Personally, I don’t think it’s deliberately racist. But considering that Illamasqua has been known for its attempts to shock in the past (i.e. naming its creamy white nail varnish “Load”), I have a hard time believing they were so naive to think this wouldn’t cause any controversy. What do you think?
Illamasqua released a statement on their Facebook page around 4:20 EST
Illamasqua is an independent British colour cosmetics brand founded on the principles of fairness, self-expression and delivering customers professional quality make-up. We embrace the diversity of humanity and feature people of all colours, ages and genders in our campaigns.
Today, illamasqua has received some negative attention on our Australian Facebook page in regard to one particular image from our Christmas 2012 campaign launched earlier this month. It features a model theatrically painted white juxtaposed to the same model painted black. The model painted black has been interpreted by some as “black face.” This was certainly not our intention nor inspiration.
Given that our objective with this imagery was to be playful, striking and fresh with the creation of mirror images in white and black, using colour ON the skin it is very saddening that those making negative comments are focusing on colour OF the skin. The colour of the skin didn’t come into it at the time we created the imagery so we are shocked by the cynicism behind some of the comments.

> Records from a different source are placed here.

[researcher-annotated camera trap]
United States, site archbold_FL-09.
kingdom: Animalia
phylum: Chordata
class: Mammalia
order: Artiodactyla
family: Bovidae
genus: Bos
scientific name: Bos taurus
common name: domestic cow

The Huffington Post wrote about our campaign yesterday and a lot of the comments were very positive…
“Super dark girls look great… As such if a woman who knows this wants to achieve that sort of look, it’s cool … She can wear darkening make-up… It’s her body (as the feminists love to say) … I say, go for it!”
“Oh come on, this isn’t racist. I’m a black woman saying this. It’s obvious this is art. There’s more than enough real racism in this country to deal with without attacking legitimate art”
We have already issued the following statement on our Australian Facebook page:
“We thank and acknowledge your comments regarding the Christmas imagery. Obviously it was never our intention to cause offence; Illamasqua has always celebrated the right to self-expression and we continually push creative and artistic boundaries, priding ourselves on working with models of many ethnic backgrounds to reinforce this point. We emphasise that this campaign is about colour ON the skin not colour OF the skin, depicting polarity between the two images (both images are the same model) not race.”